- SOURCE
┌────────

You are viewing a plain text version of this content. The canonical link for it is here.
Posted to user@flink.apache.org by Elias Levy <fe...@gmail.com> on 2017/12/22 19:36:53 UTC

Flink network access control documentation

There is a need for better documentation on what connects to what over
which ports in a Flink cluster to allow users to configure network access
control rules.

I was under the impression that in a ZK HA configuration the Job Managers
were essentially independent and only coordinated via ZK.  But starting
multiple JMs in HA with the JM RPC port blocked between JMs shows that the
second JM's Akka subsystem is trying to connect to the leading JM:

INFO  akka.remote.transport.ProtocolStateActor                      - No
response from remote for outbound association. Associate timed out after
[20000 ms].
WARN  akka.remote.ReliableDeliverySupervisor                        -
Association with remote system [akka.tcp://flink@10.210.210.127:6123] has
failed, address is now gated for [5000] ms. Reason: [Association failed
with [akka.tcp://flink@10.210.210.127:6123]] Caused by: [No response from
remote for outbound association. Associate timed out after [20000 ms].]
WARN  akka.remote.transport.netty.NettyTransport                    -
Remote connection to [null] failed with
org.apache.flink.shaded.akka.org.jboss.netty.channel.ConnectTimeoutException:
connection timed out: /10.210.210.127:6123

Re: Flink network access control documentation

Posted by Ufuk Celebi <uc...@apache.org>.
Hey Elias,

thanks for opening a ticket (for reference:
https://issues.apache.org/jira/browse/FLINK-8311). I fully agree with
adding docs for this. I will try to write something down this week.

└────────

- Records
┌────────

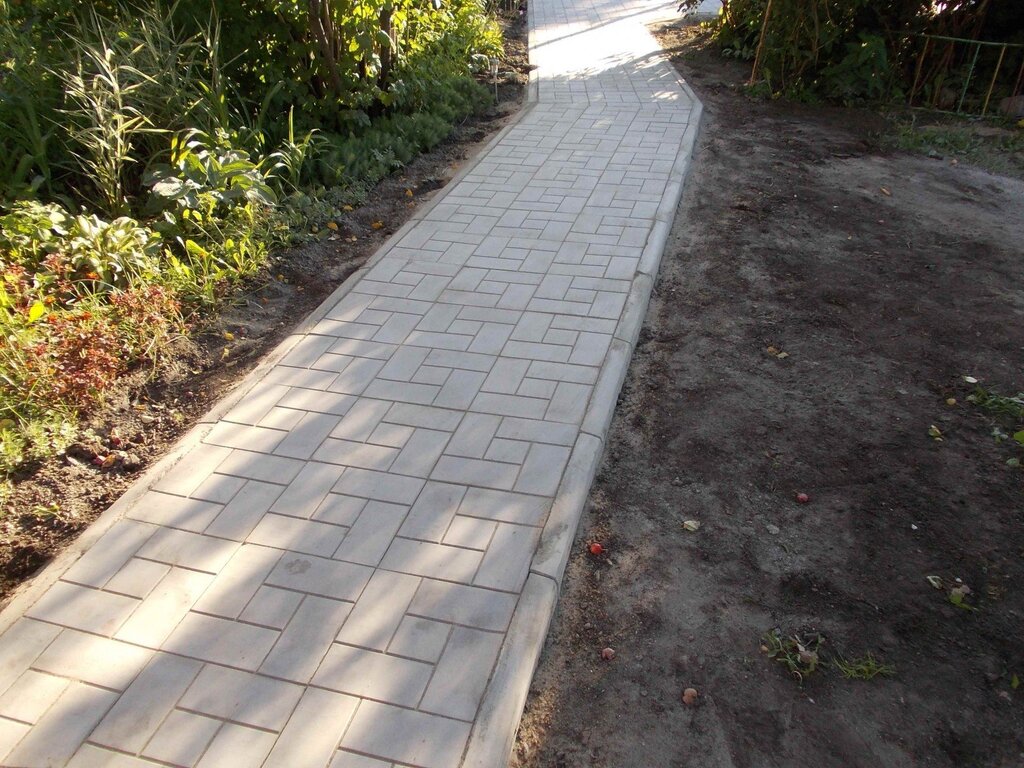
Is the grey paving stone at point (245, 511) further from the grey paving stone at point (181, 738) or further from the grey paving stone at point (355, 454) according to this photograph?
the grey paving stone at point (181, 738)

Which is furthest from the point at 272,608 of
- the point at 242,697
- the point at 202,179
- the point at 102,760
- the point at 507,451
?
the point at 202,179

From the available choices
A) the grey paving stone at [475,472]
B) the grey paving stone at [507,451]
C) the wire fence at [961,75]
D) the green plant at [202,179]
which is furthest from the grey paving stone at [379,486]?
the wire fence at [961,75]

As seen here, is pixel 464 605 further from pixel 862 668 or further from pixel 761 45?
pixel 761 45

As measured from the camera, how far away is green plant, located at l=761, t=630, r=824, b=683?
265 cm

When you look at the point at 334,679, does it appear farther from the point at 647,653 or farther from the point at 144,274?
the point at 144,274

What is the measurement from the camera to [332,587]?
296 cm


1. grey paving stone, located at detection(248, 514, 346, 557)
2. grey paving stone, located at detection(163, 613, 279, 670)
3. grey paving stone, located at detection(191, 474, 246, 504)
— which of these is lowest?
grey paving stone, located at detection(163, 613, 279, 670)

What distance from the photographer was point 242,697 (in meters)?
2.56

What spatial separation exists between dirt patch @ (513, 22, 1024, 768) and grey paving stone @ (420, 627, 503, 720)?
22 cm

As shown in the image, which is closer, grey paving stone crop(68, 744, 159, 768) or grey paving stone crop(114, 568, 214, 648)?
grey paving stone crop(68, 744, 159, 768)

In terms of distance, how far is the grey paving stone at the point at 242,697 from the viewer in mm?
2502

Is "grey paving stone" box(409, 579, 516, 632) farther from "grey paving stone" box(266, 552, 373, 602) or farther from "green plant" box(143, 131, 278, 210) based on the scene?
"green plant" box(143, 131, 278, 210)

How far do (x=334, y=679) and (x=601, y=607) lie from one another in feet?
3.54

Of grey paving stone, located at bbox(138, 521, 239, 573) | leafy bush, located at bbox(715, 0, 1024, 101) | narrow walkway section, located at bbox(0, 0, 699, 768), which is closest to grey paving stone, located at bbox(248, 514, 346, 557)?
narrow walkway section, located at bbox(0, 0, 699, 768)
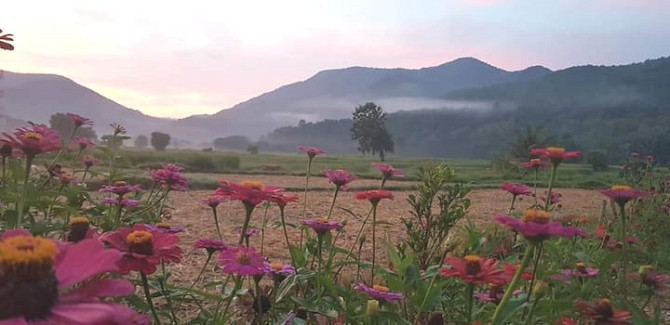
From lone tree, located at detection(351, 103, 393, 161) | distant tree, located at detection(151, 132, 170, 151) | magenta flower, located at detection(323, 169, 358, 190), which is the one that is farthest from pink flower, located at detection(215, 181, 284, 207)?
distant tree, located at detection(151, 132, 170, 151)

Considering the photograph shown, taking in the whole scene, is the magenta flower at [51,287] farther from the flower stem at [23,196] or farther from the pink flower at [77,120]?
the pink flower at [77,120]

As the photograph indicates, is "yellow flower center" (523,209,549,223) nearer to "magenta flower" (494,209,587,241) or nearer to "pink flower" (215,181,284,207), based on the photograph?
"magenta flower" (494,209,587,241)

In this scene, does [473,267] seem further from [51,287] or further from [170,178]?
[170,178]

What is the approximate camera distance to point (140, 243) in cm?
97

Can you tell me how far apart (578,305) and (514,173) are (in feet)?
74.0

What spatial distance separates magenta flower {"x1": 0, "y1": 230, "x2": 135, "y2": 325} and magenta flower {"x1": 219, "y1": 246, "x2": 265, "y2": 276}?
559 millimetres

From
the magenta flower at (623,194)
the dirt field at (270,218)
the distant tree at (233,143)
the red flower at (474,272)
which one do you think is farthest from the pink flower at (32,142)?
the distant tree at (233,143)

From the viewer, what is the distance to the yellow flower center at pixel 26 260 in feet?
1.77

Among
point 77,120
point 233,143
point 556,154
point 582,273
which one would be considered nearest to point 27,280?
point 556,154

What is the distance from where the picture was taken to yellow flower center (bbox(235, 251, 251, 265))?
1.20 metres

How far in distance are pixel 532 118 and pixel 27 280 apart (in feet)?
423

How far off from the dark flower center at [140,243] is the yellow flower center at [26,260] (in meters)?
0.40

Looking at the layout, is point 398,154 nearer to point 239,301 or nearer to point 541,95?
point 541,95

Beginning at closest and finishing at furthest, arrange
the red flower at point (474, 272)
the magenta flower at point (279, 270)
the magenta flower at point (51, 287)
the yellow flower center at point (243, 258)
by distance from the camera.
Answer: the magenta flower at point (51, 287) → the red flower at point (474, 272) → the yellow flower center at point (243, 258) → the magenta flower at point (279, 270)
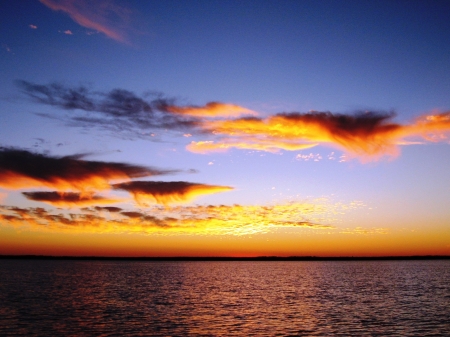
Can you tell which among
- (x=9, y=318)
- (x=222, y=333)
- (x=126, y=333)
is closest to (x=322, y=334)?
(x=222, y=333)

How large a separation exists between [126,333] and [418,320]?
3253 centimetres

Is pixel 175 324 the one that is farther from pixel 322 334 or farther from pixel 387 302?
pixel 387 302

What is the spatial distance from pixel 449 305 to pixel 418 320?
1623cm

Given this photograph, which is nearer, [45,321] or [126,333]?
[126,333]

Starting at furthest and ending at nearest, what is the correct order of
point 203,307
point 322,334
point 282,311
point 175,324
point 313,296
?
point 313,296
point 203,307
point 282,311
point 175,324
point 322,334

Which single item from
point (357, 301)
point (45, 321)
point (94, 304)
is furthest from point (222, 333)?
point (357, 301)

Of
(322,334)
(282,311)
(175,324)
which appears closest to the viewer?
(322,334)

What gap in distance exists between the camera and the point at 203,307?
59594mm

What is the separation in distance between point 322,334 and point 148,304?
30.9 metres

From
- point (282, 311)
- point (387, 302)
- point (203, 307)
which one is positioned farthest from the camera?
point (387, 302)

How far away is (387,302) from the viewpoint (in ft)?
213

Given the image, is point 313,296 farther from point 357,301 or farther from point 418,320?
point 418,320

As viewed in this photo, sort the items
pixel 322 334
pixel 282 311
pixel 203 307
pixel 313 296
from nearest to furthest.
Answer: pixel 322 334 < pixel 282 311 < pixel 203 307 < pixel 313 296

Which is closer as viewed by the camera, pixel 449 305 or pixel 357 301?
pixel 449 305
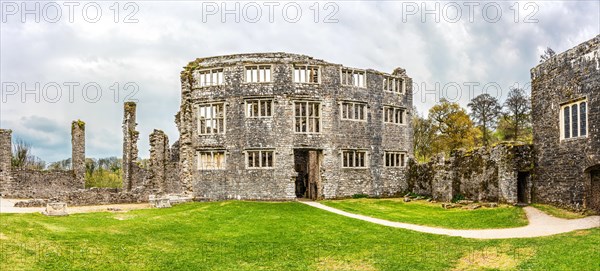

└────────

- WORK TO COMPLETE
A: In the Flink thread, transcribe the passage that begins at the words "Posted by Ufuk" and stops after the words "down this week.".
B: Name every logger class shown at the start of a log message in the Flink network access thread.
C: Take the Flink network access thread further, continuing from its last sentence.

- OUTPUTS
A:
Posted by Ufuk Celebi <uc...@apache.org>.
Hey Elias,

thanks for opening a ticket (for reference:
https://issues.apache.org/jira/browse/FLINK-8311). I fully agree with
adding docs for this. I will try to write something down this week.

B:
akka.remote.transport.ProtocolStateActor
akka.remote.ReliableDeliverySupervisor
akka.remote.transport.netty.NettyTransport

C:
Your point about JobManagers only coordinating via ZK is correct
though. I had a look into the JobManager code (as of 1.4) and the
leader election service only reads and writes leader information into
ZK which is then picked up by the TaskManagers.

What you are seeing here is related to the web UI which is attached to
every JM. The UI tries to connect to the leading JM in order to access
runtime information of the leading JM. This is not documented anywhere
as far as I can tell and might have changed between 1.3 and 1.4. The
port should not be critical to the functioning of your Flink cluster,
but only for accessing the web UI on a non-leading JM.

– Ufuk


On Fri, Dec 22, 2017 at 8:36 PM, Elias Levy <fe...@gmail.com> wrote:
> There is a need for better documentation on what connects to what over which
> ports in a Flink cluster to allow users to configure network access control
> rules.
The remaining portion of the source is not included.